具有知识转移的高维广义线性模型的估计和推理。

Estimation and Inference for High-Dimensional Generalized Linear Models with Knowledge Transfer.

Original text

发表日期：2024

作者： Sai Li, Linjun Zhang, T Tony Cai, Hongzhe Li

来源： Disease Models & Mechanisms

摘要：

迁移学习提供了一个强大的工具，可以将相关研究的数据整合到感兴趣的目标研究中。在流行病学和医学研究中，目标疾病的分类可以借用其他相关疾病和人群的信息。在这项工作中，我们考虑高维广义线性模型（GLM）的迁移学习。提出了一种新颖的算法 TransHDGLM，该算法集成了目标研究和源研究的数据。建立了估计的最小最大收敛速率，并且所提出的估计器被证明是速率最优的。还研究了目标回归系数的统计推断。建立了偏估计量的渐近正态性，可用于构建回归系数的坐标置信区间。数值研究表明，与仅使用目标数据的 GLM 相比，估计和推理精度显着提高。所提出的方法应用于有关使用肠道微生物组对结直肠癌进行分类的真实数据研究，并且与仅使用目标数据的方法相比，可以提高分类准确性。

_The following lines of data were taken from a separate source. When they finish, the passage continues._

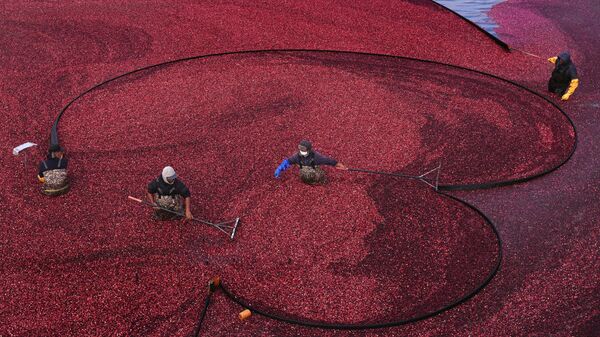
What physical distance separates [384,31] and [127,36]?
8.97 meters

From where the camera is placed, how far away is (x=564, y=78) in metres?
13.6

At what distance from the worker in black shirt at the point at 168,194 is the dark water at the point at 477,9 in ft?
49.9

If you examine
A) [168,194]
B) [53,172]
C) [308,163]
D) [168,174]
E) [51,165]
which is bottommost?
[53,172]

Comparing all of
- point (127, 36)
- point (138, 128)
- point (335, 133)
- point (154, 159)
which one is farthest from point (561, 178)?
point (127, 36)

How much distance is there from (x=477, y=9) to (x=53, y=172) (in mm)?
19903

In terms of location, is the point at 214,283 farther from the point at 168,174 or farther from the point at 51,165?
the point at 51,165

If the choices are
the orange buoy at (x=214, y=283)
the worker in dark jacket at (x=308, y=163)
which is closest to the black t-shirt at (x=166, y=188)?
the orange buoy at (x=214, y=283)

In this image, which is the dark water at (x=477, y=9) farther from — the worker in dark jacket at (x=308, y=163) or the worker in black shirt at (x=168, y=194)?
the worker in black shirt at (x=168, y=194)

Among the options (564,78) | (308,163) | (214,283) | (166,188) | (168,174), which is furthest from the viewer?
(564,78)

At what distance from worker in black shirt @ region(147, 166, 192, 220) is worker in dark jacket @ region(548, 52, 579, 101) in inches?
424

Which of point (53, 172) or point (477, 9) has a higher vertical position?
point (477, 9)

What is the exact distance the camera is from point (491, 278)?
7.85 m

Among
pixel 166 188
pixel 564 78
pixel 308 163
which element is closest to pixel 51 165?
pixel 166 188

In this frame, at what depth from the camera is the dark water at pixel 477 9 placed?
20.3m
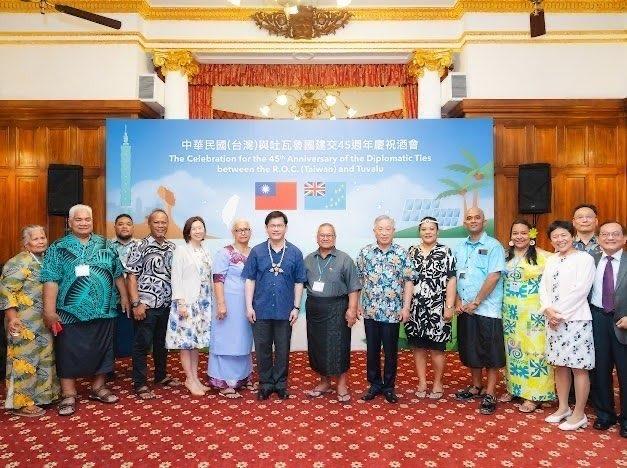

Transfer learning provides a powerful tool for incorporating data from related studies into a target study of interest. In epidemiology and medical studies, the classification of a target disease could borrow information across other related diseases and populations. In this work, we consider transfer learning for high-dimensional generalized linear models (GLMs). A novel algorithm, TransHDGLM, that integrates data from the target study and the source studies is proposed. Minimax rate of convergence for estimation is established and the proposed estimator is shown to be rate-optimal. Statistical inference for the target regression coefficients is also studied. Asymptotic normality for a debiased estimator is established, which can be used for constructing coordinate-wise confidence intervals of the regression coefficients. Numerical studies show significant improvement in estimation and inference accuracy over GLMs that only use the target data. The proposed methods are applied to a real data study concerning the classification of colorectal cancer using gut microbiomes, and are shown to enhance the classification accuracy in comparison to methods that only use the target data.